Noleggio a lungo termine di una monovolume sexy: nuova Kia Carens

Pensi a una monovolume segmento C (cinque o sette posti) e ti viene mal di testa: ti viene in mente un bestione senza grazia, che arranca in strada. Poi vedi la nuova Kia Carens e capisci che è perfetta per un noleggio a lungo termine sexy. Perché non c’è nulla da fare: i sudcoreani (Gruppo Hyundai-Kia) stanno sfornando nuovi modelli con linee sensuali, piene di nervature. Tanto da divenire un nemico temibilissimo per Toyota, General Motors e Volkswagen.

La nuova Kia Carens è – per la precisione – una Multi-purpose Vehicle (MPV), un incrocio tra una monovolume e una station wagon. Una quarta generazione davvero riuscitissima. Le misure: 4,525 metri in lunghezza, 1,805 in larghezza e 1,61 in altezza, con un passo di 2,75. È 20 mm più corta, 15 mm più stretta e 40 mm più bassa del modello vecchio. Però il passo (distanza fra ruote davanti e dietro) cresce di 50 mm, sicché tutti dentro stanno più comodi. Tre allestimenti, ma la entry level è già super: di serie il sistema Bluetooth, il Total Connectivity System con prese usb, aux e iPod, il cruise control e perfino il volante in pelle. C’è a cinque e sette posti.

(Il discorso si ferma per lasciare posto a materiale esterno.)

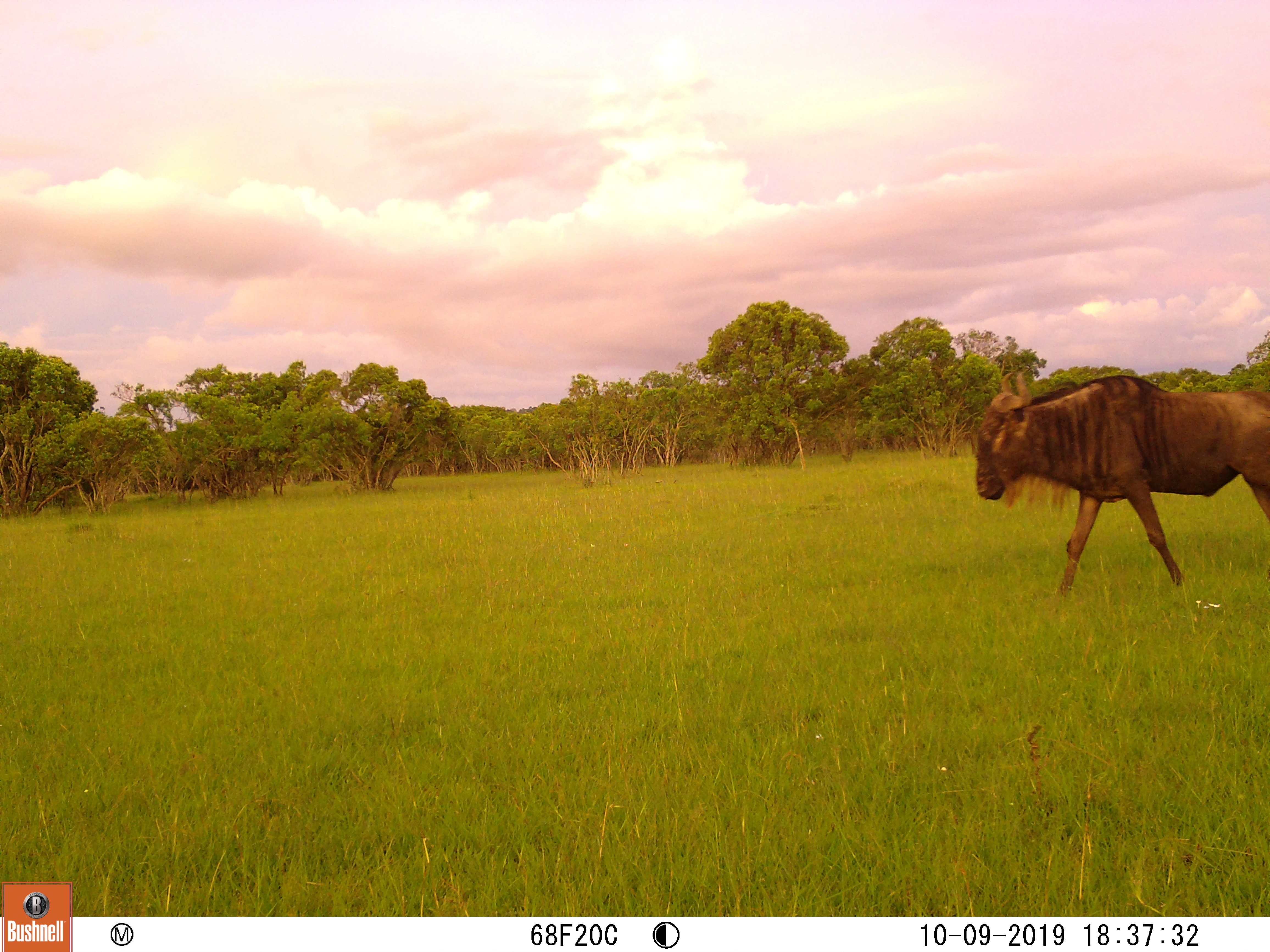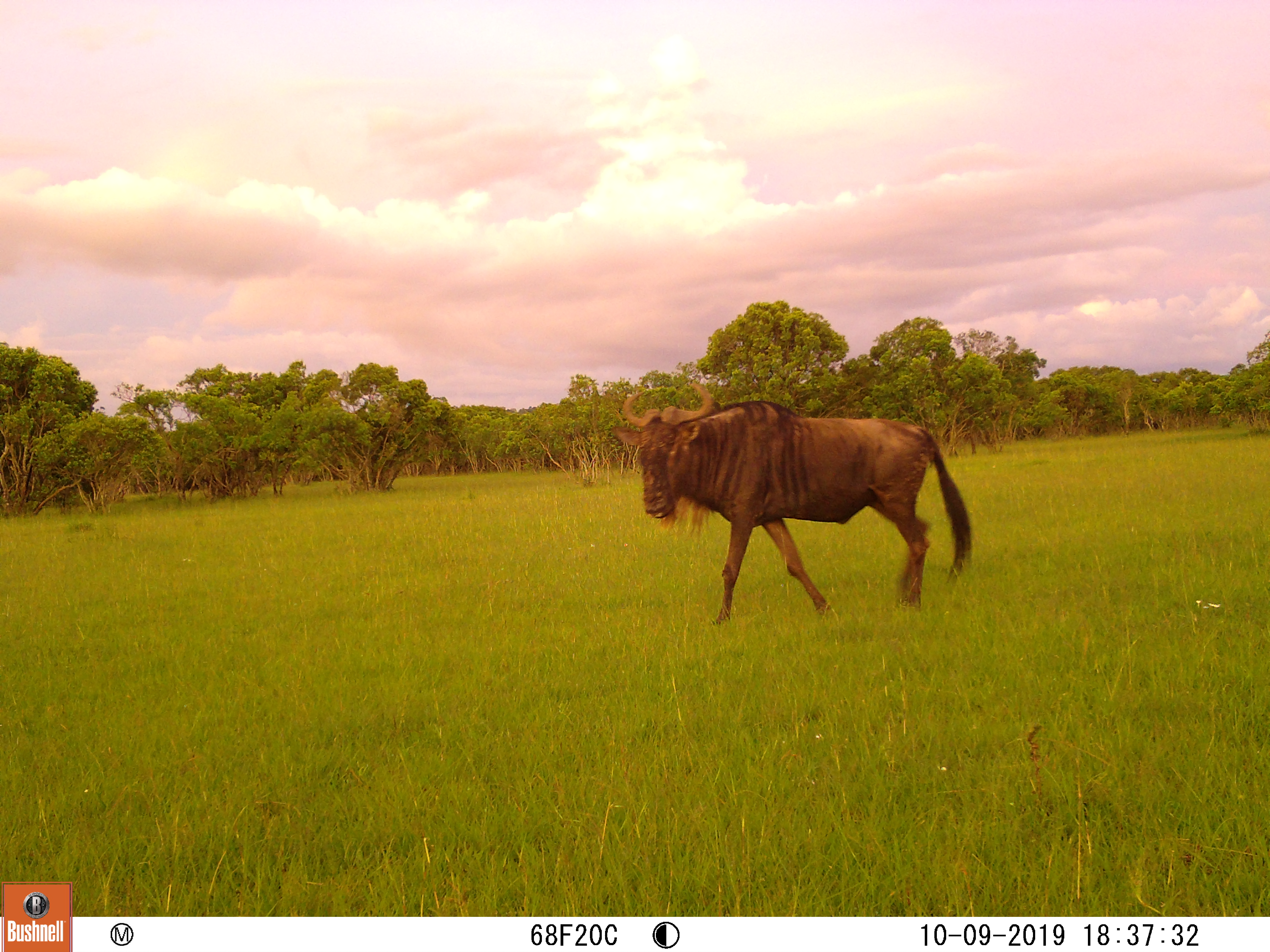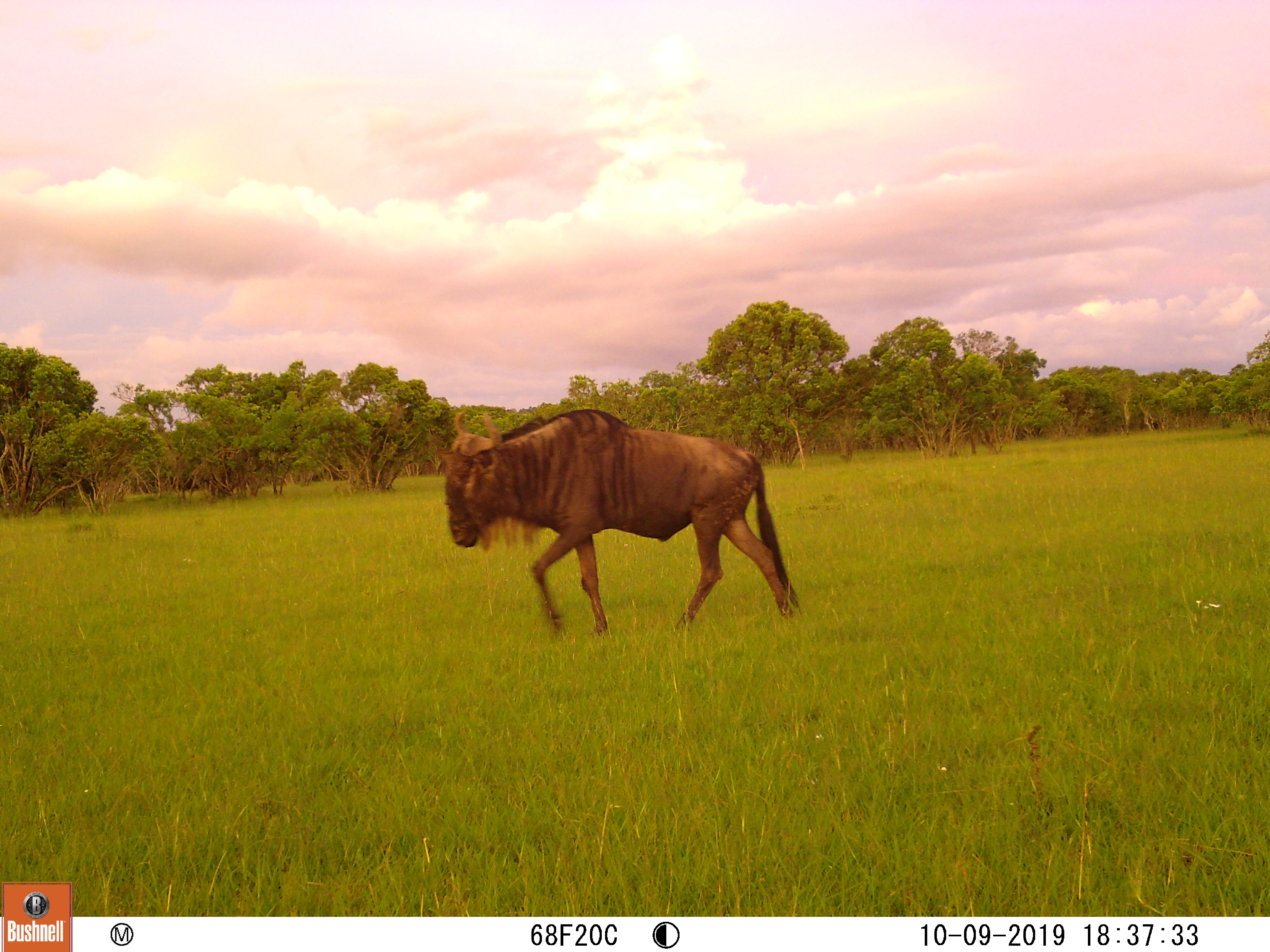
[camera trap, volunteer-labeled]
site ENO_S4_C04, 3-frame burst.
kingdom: Animalia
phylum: Chordata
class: Mammalia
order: Artiodactyla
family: Bovidae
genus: Connochaetes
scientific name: Connochaetes taurinus taurinus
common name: blue wildebeest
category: wildebeestblue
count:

Due diesel e un benzina, con potenze comprese fra i 115 e i 136 cavalli. A me piace il 1.7 a gasolio 115 CV (260 Nm) oppure 136 CV (330 Nm). C’è pure il benza 1.6 GDI di 135 CV e un coppia massima di 165 Nm. Cambio manuale a sei rapporti. Per i gasolio, un cambio automatico a sei rapporti con il paddle al volante. Arriverà pure il 1.6 GPL.

Sul muso, la nuova Kia Carens ha fari stupendamente allungati, con lo sguardo un po’ cattivello. Mascherina nera con bordatura cromata. Di lato, linea di cintura alta e scalfatura sopra le minigonne. Dietro, splendidi i fanali che si sviluppano orizzontalmente, non male il listello cromato che li congiunge.

Dentro, qualità elevata. La seconda fila è frazionata in tre parti: sedili ripiegabili singolarmente mentre la terza fila (sulle varianti a sette posti), se non utilizzata, non la vedi: è nel fondo del pianale lasciando così un vano di carico piatto. La guidi benissimo, in posizione rialzata.

Occhi puntati sulla tecnologia. Controllo della marcia in corsia (Lane Departure Warning System) contro il colpo di sonno. Assistenza alle manovre di parcheggio (Smart Parking Assist System). L’LDWS sfrutta una telecamera frontale che monitora la posizione della vettura rispetto alle linee bianche sull’asfalto: un segnalatore acustico ti avverte se abbandoni la corretta traiettoria a una velocità superiore ai 60 km/h. Lo SPAS, invece, gestisce le manovre di parcheggio attraverso sensori a ultrasuoni e un computer.

  1. Diversi siti di automobili avevano ribadito l’arrivo della Carens a GPL (poichè il motore è lo stesso della Sportage GPL), ma ad oggi KIA sembra non pronunciarsi.
    Avete qualche notizia + “certa” in merito?